DOSSIER DOCUMENTAIRE
Document 1
Tout au long des années 1960, la progression du SMIC semble avoir exercé un effet favorable à la modernisation
des structures productives (...). L'objectif de faire participer les plus modestes aux fruits de la croissance
apparaissait alors conforme à la recherche d'une efficacité (...). La négociation de grilles de qualification et la
généralisation de conventions collectives entraînent une remarquable stabilisation de l'éventail de salaires (...).

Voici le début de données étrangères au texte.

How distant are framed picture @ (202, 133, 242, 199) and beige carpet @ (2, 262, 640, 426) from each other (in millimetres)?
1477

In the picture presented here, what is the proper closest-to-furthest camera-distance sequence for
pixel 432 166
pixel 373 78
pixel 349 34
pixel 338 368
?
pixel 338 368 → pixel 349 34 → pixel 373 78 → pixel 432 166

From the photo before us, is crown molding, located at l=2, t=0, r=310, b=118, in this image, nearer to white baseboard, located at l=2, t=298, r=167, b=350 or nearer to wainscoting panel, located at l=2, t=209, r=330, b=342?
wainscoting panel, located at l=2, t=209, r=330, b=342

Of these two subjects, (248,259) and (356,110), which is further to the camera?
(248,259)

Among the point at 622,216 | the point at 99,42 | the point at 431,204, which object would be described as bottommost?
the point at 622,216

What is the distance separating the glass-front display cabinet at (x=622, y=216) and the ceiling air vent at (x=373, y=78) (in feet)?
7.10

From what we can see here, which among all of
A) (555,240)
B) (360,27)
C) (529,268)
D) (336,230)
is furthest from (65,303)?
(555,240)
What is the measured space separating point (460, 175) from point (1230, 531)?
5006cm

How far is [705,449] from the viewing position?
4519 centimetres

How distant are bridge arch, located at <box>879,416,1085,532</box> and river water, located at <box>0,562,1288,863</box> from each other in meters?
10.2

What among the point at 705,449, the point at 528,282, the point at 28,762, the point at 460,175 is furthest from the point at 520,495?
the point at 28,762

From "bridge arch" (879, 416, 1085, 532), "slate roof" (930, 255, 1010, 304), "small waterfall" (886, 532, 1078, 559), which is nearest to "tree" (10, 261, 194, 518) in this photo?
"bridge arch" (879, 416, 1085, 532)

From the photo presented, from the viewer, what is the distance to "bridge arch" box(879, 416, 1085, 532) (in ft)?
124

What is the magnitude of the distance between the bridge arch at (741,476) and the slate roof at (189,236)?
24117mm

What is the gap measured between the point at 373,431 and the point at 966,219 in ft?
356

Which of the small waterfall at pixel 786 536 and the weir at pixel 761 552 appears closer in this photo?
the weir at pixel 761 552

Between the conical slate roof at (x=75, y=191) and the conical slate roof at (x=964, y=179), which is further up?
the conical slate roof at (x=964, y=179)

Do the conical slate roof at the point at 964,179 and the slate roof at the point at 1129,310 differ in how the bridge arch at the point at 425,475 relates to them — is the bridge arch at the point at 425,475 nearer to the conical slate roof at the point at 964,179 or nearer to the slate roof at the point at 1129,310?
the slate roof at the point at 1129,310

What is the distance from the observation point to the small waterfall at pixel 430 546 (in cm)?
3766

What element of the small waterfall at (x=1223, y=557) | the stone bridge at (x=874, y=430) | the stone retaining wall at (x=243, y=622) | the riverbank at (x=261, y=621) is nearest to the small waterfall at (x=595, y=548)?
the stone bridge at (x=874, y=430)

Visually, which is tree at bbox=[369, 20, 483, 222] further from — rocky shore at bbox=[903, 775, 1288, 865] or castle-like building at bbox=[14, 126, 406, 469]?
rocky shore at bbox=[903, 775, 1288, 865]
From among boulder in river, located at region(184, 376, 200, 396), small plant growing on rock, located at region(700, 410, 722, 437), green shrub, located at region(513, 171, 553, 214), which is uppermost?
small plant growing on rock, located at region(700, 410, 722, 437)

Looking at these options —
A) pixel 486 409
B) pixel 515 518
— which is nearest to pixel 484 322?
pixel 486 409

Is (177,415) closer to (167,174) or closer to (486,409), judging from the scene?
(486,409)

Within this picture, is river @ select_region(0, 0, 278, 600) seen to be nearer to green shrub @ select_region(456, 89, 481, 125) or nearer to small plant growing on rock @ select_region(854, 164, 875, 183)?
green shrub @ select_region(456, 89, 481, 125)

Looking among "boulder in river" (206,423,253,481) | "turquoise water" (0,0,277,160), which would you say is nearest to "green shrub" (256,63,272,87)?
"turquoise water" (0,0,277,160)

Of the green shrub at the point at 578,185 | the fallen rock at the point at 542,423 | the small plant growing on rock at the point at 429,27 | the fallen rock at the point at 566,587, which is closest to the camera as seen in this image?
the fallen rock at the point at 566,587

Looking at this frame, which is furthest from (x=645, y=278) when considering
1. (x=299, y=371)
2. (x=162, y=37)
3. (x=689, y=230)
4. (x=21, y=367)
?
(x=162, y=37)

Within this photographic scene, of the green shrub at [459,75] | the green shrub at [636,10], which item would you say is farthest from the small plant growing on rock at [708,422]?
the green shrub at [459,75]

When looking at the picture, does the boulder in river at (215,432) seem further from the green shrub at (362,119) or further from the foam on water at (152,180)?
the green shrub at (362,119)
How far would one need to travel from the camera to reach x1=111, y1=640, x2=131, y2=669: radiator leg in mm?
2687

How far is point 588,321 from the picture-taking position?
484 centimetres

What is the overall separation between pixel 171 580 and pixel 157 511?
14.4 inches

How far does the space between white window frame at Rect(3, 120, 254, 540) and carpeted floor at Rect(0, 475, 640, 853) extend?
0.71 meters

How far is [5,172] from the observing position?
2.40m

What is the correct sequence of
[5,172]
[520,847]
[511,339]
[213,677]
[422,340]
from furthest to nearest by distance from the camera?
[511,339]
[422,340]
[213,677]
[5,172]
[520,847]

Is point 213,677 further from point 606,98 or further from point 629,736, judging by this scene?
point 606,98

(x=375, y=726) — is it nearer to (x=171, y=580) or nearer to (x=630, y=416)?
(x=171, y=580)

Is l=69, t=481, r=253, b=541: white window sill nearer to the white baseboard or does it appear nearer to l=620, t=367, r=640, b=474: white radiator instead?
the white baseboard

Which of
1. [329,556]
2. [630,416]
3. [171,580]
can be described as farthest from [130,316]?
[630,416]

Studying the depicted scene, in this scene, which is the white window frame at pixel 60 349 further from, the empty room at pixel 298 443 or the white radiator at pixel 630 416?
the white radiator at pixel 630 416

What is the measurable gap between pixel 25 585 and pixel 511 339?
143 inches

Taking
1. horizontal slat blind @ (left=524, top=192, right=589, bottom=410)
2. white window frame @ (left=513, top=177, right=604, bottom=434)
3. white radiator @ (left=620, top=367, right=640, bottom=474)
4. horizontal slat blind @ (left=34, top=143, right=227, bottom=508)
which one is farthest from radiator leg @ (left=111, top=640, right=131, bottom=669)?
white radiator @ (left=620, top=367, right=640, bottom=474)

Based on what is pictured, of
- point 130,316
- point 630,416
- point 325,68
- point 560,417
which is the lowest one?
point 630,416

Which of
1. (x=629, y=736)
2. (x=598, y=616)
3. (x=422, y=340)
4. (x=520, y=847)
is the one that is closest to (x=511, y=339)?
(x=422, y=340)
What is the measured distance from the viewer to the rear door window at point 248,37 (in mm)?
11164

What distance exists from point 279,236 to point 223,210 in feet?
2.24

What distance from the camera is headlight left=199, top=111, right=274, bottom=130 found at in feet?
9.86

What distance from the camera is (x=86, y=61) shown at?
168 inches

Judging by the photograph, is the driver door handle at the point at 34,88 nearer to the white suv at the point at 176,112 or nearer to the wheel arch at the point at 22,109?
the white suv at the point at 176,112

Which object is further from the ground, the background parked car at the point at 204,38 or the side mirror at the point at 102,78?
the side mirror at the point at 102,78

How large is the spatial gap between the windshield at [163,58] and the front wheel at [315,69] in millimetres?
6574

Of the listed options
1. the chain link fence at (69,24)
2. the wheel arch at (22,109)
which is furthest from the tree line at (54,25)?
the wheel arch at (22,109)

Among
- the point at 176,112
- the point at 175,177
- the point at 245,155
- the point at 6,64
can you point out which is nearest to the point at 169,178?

Jusqu'en 1973, les effets favorables l'emportent puisque la croissance se trouve stimulée par l'accès à la
consommation de masse de salariés ou de groupes sociaux qui en étaient jusqu'alors exclus. Ainsi la réduction
des inégalités s'avère relancer la dynamique fordienne, de sorte que l'essor de la productivité rend relativement
aisée la résolution des conflits portant sur le partage des revenus (...).
C'est à partir du milieu des années 1980 que les inégalités de revenu, qui n'avaient cessé de se réduire depuis
1968, se creusent à nouveau, bien que de façon relativement modérée. De même, l'éventail des salaires
s'élargit, le rôle du SMIC s'atténue, sans oublier que les inégalités de patrimoine sont beaucoup plus marquées
encore que celles de revenu. Ce sont les écarts entre les groupes extrêmes qui se sont accrus, le groupe central
occupant une position à peu près stable (...).
Robert Boyer, dans Joëlle Affichard, Justice sociale et Inégalités, Esprit, 1992.
Document 2 : Taux de variation global du revenu fiscal (1) des ménages de salariés, en francs
constants avec redistribution (en %)
Source : INSEE repris dans Alternatives économiques, n°175, novembre 1999.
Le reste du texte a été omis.